Boeing’s problem with the 737 Max is going to be expensive. American Airlines reports that the grounding of the aircraft caused flight cancellations that cost it $185 million. Delta Airlines, by contrast, which doesn’t operate any 737 Max planes, reports that its profits are up and look good for the rest of the year. The recent cancellation of their 737 Max order by Saudi Arabia indicates that the cost of lost sales will be substantial, too.
We still do not know with certainty the root cause of Boeing’s problem but it appears to be systemic. Stan Sorscher, a former physicist for Boeing now on staff for the union representing engineering workers, wrote recently that he believed the airplane manufacturer’s focus on cost-cutting overwhelmed their dedication to high quality.
He may be right, but it is equally possible that the desire to win the competition with Airbus, which is also a near-existential goal, caused the company to offer unrealistic delivery times and the consequent hurry-up production schedules eroded quality standards. That also would erode worker morale, a potential problem that could endure long after the hardware and software issues have been fixed.
Systemic errors are worrisome for economists, too, especially those who are responsible for the mathematical models used to forecast the economy and guide our economic policy decisions. These errors are particularly vexing in the manufacturing sector because they can have an effect on investment that is both significant and hard to predict.
The cost-cutters as the enemy of quality is not a totally new concept, although it may be so at Boeing. Almost a century ago, an economist, Thorstein Veblen, wrote a series of essays on the subject for “The Dial,” an influential magazine of the time. Eventually collected and published as a book entitled, “The Engineer and The Price System,” Veblen analyzed the conflict between engineering values such as quality and durability and what he called “pecuniary values” in the corporations of his day.
The American economy and especially the industrial sector, had grown very rapidly in the decades after the Civil War and generated great wealth for its entrepreneurial owners. Veblen had mocked these modern-day buccaneers, calling them “Captains of Industry,” and more thoroughly mocked them in his book, “The Theory of the Leisure Class” published in 1899 at the height of the so-called Golden Age of capitalism. Echoes of that book and his descriptive phrases such as “conspicuous consumption” turn up in today’s news reports of the excesses the wealthy enjoy.
Beyond the mockery, though, as an economist, Veblen was genuinely worried about the effect of wealth and pecuniary values on our economy and society. But he was not a socialist and certainly not a fan of Marxism. He called socialism a “dead horse” and wrote a critique of Marx’s theories that remains the most thorough analysis — a dissection, really — to this day.
Veblen’s concerns about the pernicious effects of monetary values in the workplace are being revisited as regulators and company officials seek the definitive causes of the dramatic 737 Max crashes. It is not clear that pecuniary values played a role in the quality failures revealed by these tragedies, but they are certainly on the list of suspects.

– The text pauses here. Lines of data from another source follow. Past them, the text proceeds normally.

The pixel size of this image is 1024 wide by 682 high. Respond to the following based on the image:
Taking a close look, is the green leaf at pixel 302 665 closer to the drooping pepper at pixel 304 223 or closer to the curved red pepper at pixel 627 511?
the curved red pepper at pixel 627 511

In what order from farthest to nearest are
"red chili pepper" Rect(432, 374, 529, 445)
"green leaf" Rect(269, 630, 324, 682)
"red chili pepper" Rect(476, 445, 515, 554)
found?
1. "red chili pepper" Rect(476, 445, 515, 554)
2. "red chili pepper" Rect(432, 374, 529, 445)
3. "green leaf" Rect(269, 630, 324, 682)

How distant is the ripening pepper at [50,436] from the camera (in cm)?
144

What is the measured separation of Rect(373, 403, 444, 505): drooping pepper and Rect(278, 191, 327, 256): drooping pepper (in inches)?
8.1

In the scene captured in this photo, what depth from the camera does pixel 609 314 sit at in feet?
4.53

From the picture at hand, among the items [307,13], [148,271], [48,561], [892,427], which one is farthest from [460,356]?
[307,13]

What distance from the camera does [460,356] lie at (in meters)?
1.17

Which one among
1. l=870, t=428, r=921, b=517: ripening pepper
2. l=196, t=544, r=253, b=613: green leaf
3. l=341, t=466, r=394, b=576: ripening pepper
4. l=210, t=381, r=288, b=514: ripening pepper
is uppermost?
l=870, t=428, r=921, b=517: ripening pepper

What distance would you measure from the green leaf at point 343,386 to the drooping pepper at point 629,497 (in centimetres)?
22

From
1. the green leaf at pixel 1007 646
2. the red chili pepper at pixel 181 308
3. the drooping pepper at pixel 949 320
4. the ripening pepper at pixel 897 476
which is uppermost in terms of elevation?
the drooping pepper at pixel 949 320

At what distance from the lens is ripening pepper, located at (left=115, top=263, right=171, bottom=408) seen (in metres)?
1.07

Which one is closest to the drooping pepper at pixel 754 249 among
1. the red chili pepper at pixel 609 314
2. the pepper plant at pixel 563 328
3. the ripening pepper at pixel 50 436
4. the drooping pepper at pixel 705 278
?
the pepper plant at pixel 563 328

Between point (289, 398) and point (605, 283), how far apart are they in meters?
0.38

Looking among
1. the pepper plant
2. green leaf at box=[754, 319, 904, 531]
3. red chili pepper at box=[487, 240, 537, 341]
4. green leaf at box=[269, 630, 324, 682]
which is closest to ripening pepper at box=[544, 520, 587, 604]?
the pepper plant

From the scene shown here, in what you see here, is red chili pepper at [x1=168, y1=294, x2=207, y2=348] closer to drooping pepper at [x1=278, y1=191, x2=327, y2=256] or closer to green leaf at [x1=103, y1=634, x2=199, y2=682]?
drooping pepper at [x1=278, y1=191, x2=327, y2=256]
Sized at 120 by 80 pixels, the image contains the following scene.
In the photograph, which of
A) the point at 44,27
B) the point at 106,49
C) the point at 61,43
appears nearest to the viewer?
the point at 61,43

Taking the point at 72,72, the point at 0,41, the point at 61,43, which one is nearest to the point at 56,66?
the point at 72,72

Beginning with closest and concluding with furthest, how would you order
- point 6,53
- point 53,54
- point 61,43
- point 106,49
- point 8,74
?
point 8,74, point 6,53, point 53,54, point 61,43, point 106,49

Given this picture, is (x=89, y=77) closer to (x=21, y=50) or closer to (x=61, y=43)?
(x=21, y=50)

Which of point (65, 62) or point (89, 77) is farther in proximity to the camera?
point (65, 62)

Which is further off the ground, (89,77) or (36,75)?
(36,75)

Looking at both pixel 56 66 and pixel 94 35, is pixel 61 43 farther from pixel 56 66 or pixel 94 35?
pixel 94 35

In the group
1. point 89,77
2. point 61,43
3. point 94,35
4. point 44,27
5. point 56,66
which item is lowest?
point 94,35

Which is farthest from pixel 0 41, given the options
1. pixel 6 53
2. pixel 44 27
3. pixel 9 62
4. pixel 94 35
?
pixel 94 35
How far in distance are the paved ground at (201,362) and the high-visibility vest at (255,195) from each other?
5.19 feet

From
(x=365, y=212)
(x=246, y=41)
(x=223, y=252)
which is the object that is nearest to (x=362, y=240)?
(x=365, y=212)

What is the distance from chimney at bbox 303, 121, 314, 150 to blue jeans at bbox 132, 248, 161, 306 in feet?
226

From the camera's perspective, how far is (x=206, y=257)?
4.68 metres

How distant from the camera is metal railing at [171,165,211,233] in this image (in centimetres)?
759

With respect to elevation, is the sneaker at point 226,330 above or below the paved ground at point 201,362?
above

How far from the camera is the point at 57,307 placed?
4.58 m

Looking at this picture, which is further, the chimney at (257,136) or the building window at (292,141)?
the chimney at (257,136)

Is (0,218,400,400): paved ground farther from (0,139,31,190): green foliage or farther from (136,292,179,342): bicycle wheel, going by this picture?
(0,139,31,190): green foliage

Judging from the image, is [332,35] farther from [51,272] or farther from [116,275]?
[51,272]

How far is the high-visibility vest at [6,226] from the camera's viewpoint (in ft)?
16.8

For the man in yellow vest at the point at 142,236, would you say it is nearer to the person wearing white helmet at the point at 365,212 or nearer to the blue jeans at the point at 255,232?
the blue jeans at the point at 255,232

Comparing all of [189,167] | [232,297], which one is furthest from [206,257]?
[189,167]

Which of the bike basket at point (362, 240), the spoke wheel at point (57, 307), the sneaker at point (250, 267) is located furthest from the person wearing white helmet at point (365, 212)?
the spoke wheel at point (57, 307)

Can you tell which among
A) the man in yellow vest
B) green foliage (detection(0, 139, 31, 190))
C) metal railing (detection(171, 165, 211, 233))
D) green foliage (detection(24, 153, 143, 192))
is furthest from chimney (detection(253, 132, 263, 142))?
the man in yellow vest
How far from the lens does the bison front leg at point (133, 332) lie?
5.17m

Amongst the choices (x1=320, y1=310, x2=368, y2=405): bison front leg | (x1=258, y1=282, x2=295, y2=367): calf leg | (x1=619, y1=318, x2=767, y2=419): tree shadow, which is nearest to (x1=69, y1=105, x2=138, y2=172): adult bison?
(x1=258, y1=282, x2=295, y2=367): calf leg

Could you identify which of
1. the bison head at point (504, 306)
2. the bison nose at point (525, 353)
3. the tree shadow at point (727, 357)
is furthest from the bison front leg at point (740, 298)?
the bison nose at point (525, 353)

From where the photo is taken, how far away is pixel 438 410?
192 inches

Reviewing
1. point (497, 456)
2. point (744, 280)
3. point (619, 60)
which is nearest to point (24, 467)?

If the balance of corporate values is changing, it could have a significant effect on economic policy making. The economic theory of corporate decision-making that underpins the mathematical models will be changed and that will alter the forecasts of the economy’s growth and shape.
This is no small thing. Corporate values may seem like one of those airy-fairy ideas that consultants dream up. But when it comes down to boosting short-term profits for long-term growth it is time to take it seriously.
Veblen’s work describes the clash of values between workers and management and it isn’t all about money. Money can be a powerful incentive, especially for a person who doesn’t have any. But workers want to take pride in their work and in knowing that it is the best that they and the company can do. But if they see corporate management constantly substituting haste or cost reduction for quality, a fault line will develop between workers and management.
Fault lines of this type can be amazingly durable, even outlasting corporate ownership, management changes and union leadership changes. They resemble a loss of trust issue between individuals in that they are very difficult to overcome or set right.
Boeing will be very fortunate if investigations — theirs and the government regulators’ — into the 737 Max failures reveal that the cause of the failure was not a systemic but a localized problem such as a component’s quality assurance standard not met or simply a bad decision. Otherwise the company is in for a long, hard climb.